For students considering a career in medicine, it is important to know the requirements for medical school long before your medical school application timeline begins.
If you wait until your junior or senior year as an undergrad to begin thinking about your medical school application, you’ve waited too long. Every part of your pre-med experience should be planned and executed with medical school in mind.
Getting into a medical school is very challenging and highly competitive. According to the AAMC’s 2020 FACTS: Applicants and Matriculants Data, of the 53,030 first-year medical school applicants for the 2020-2021 school year, only 22,239 matriculated — that’s roughly 42%.
Due to the competitive nature of the process, every pre-med course should be chosen with careful consideration, each test and assignment should be given your best effort, MCAT® preparation should be a priority and begin long before the exam date, and even extracurricular activities should be planned strategically and intentionally.
This is why it is important to know what the requirements are for medical school in advance so you can begin taking steps to fulfill those requirements.

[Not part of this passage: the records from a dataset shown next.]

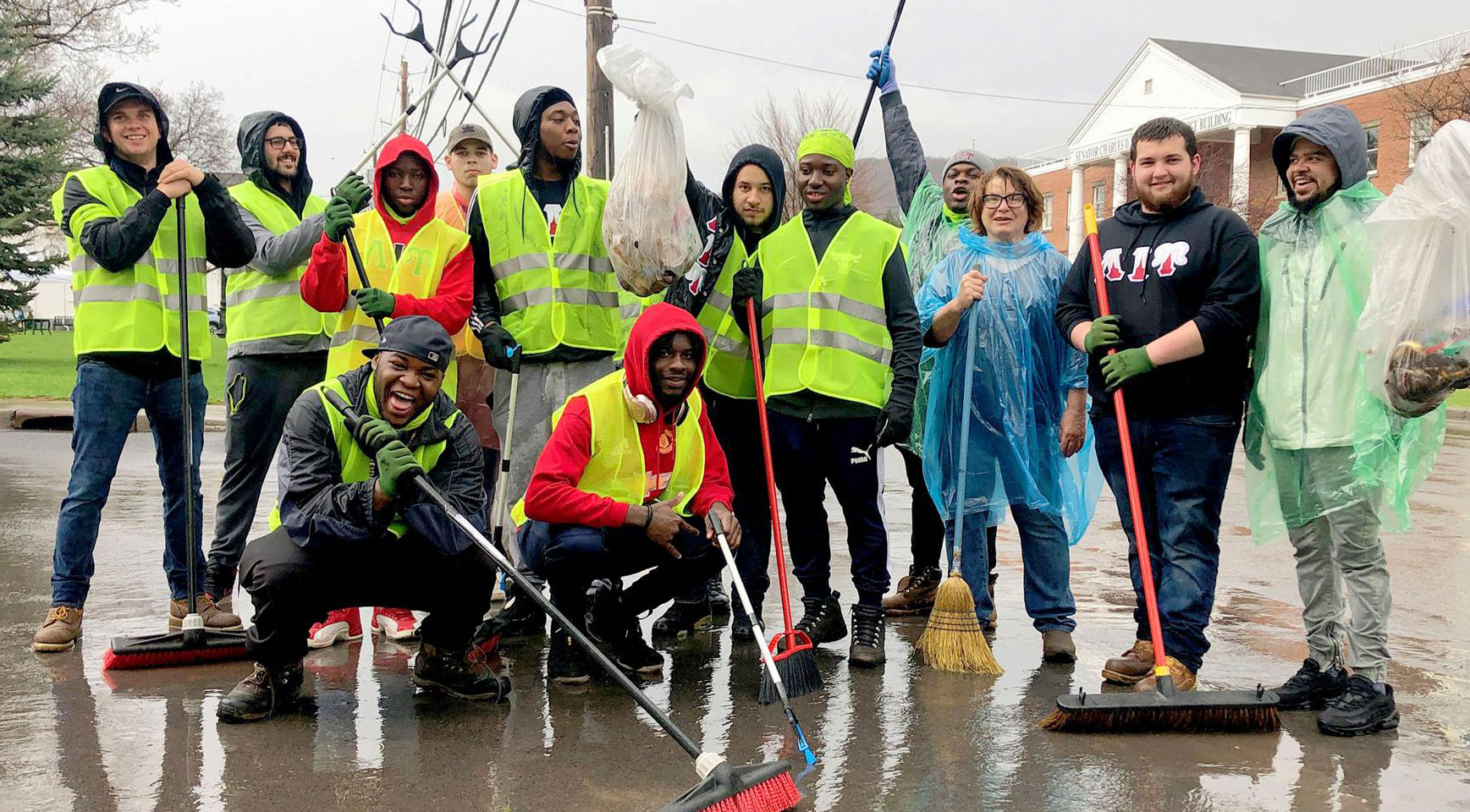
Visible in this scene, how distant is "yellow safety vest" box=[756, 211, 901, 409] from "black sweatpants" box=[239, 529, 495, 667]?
1.44 meters

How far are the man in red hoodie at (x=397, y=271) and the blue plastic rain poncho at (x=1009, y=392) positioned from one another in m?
1.91

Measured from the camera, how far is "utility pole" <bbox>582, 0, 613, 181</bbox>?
11.9 m

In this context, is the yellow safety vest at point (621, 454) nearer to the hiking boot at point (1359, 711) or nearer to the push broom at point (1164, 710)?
the push broom at point (1164, 710)

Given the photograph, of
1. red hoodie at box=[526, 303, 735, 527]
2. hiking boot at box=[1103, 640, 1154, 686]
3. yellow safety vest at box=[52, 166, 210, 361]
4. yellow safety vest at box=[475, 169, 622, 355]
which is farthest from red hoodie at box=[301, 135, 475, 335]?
hiking boot at box=[1103, 640, 1154, 686]

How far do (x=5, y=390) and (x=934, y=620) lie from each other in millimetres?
17461

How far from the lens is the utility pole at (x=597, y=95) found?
11.9 meters

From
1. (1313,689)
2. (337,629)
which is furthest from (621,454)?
(1313,689)

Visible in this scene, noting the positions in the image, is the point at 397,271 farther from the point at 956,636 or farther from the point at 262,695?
the point at 956,636

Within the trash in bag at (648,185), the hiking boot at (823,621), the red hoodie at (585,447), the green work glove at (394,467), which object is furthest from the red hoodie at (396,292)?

This long-term planning will . . .
- Reduce stress when you start the application process
- Provide you an advantage over the competition
- Increase your chances of being accepted into the medical school of your choice
So, with these things in mind, here is an overview of the requirements you’ll need to meet to be accepted into medical school . .
In order to matriculate into medical school, it is required that you have earned your undergraduate degree from an accredited college or university. This is the pre-med portion of your journey to become a physician.
It is often assumed that pre-med students should major in a science like biology, biochemistry, or biomedical engineering, but though you must take classes pertaining to these areas of learning (more on that in a moment), it is not required that any of these choices be your major.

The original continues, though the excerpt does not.